Olía a humo, y se escuchaba un incesante repiqueteo de una gotera. Cuando abrió por fion los ojos se filtraba la tenue luz de un atardecer rojizo. Había dormido toda la noche y todo el día, y no estaba muerta pero no pudo evitar pensar que quizás aquel hecho no fuera una ventaja. Quizás sólo le aguardaba una muerte más lenta. Pensó además que la distancia que había ganado a los Sombra, ya se habría desvanecido. Giró un poco la cabeza para ver mejor dónde se hallaba y se encontró de frente con un rostro extraño. La suciedad era algo que la molestaba tremendamente, y a sus fosas nasales llegó el olor de la mole humana.

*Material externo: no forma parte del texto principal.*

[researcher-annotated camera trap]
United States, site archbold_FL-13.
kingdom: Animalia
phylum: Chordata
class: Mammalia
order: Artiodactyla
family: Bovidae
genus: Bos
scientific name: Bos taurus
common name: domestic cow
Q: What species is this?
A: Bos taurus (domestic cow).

Porque era humano..¿no?. Era muy alto y fuerte y sus rasgos no correspondían a los de la zona. Miró sus manos y eran enormes racimos de dedos. Juraría que fue una garra lo que la arrastró adentro antes de desvanecerse; pero con la fiebre ya se sabe.
Miró a aquel hombre y rebuscó con sus dedos su más preciada posesión: su colgante del Dalahäst. No estaba a la vista y eso la hizo ponerse nerviosa, aunque no lo exteriorizó.
— ¿Dónde está?.— Preguntó, suponiendo que el hombre sabría a que se refería. Por toda contestación recibió un movimiento de cabeza y un gruñido.